To fulfill a longtime dream to pay tribute to her father, Lucie last year debuted Babalu, a show celebrating Latin music through his story of coming to America after being exiled from Cuba. To create the concert, she immersed herself in a three-box cassette collection of her dad's earliest performances and combed through 300 of his orchestral arrangements. "I had never heard (these songs). I never got to hear The Desi Arnaz Orchestra live. I only knew it from those little bits and pieces he would do from time to time on I Love Lucy," she explains.

Lucie wrote, cast, directed and hosted Babalu, which included a 16-piece orchestra, singers, dancers and video clips, and recruited her brother as a percussionist. After five sold-out shows in New York, the production enjoyed another successful run in Miami, Fla.

Behind the scenes
The younger Desi considers the 1992 film The Mambo Kings as his own personal tribute to his father. Portraying Desi Sr., he vividly remembers his emotions while preparing for the role at his father's vacation home in Mexico. "I was trying to get the pitch of his voice right," says Desi Jr., noting that the house carries echoes. "I remembered his voice in that house and just lost it. All of a sudden, his voice started coming out of me."

Desi Jr. was a teen heartthrob in the 1960s band Dino, Desi & Billy before moving on to stage, film and television roles. He addressed much-publicized struggles with drugs and alcohol through a 12-step program and the self-help group New Life Foundation, where he met Amy at a class, married her in 1987, and adopted her 10-year-old daughter, Haley, from a previous marriage. Today, all three work together at the Historic Boulder Theatre.

"I wanted to have a different kind of life," he says of his choice to settle down in Boulder City. "I was interested in having a family and not being on the road."

While his '60s band reunited from 1999 to 2008 for performances and recordings, Desi Jr.'s heart never left Boulder City and the 380-seat theater where he produces plays, concerts and dance performances. "The projection room is like the ones we had at the (Desilu) studio. My life now is more like what it used to be as a kid because I work behind the scenes rather than as a performer," he says.

In addition to performing, Lucie has toured the lecture circuit since the early 1990s on the topic of "surviving success," drawing from her experiences as a wife, mother and actress, and as the child of two Hollywood icons. "My mother was a woman of achievement and it was fantastic for viewers, but it wasn't so fantastic for my brother and me, because she wasn't home a lot and I missed out on a lot (that) I wished she would have been there for," Lucie says.
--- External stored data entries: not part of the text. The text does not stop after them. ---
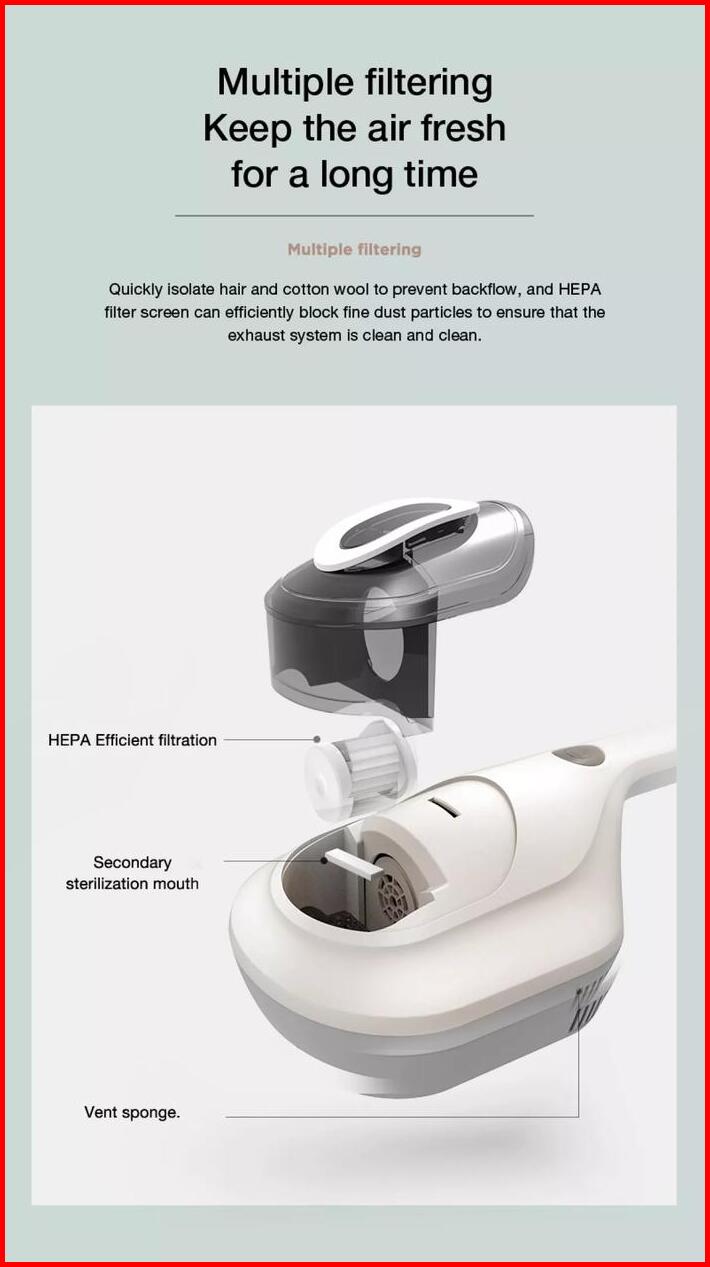 Multiple filtering
Keep the air fresh
for a long time

Multiple filtering

Quickly isolate hair and cotton wool to prevent backflow, and HEPA filter screen can efficiently block fine dust particles to ensure that the exhaust system is clean and clean.

HEPA Efficient filtration

Secondary sterilization mouth

Vent sponge.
Over the years, those feelings of loss have been replaced by appreciation, and she talks daily to photographs of her parents near her desk. "I say, 'Thank you' for what I thought was wonderful, and I thank them for what I thought wasn't wonderful," Lucie says, "My feelings for them have matured. The planet needs an enormous amount of love and laughter, and you can't get a better dose of it than by watching them in that show."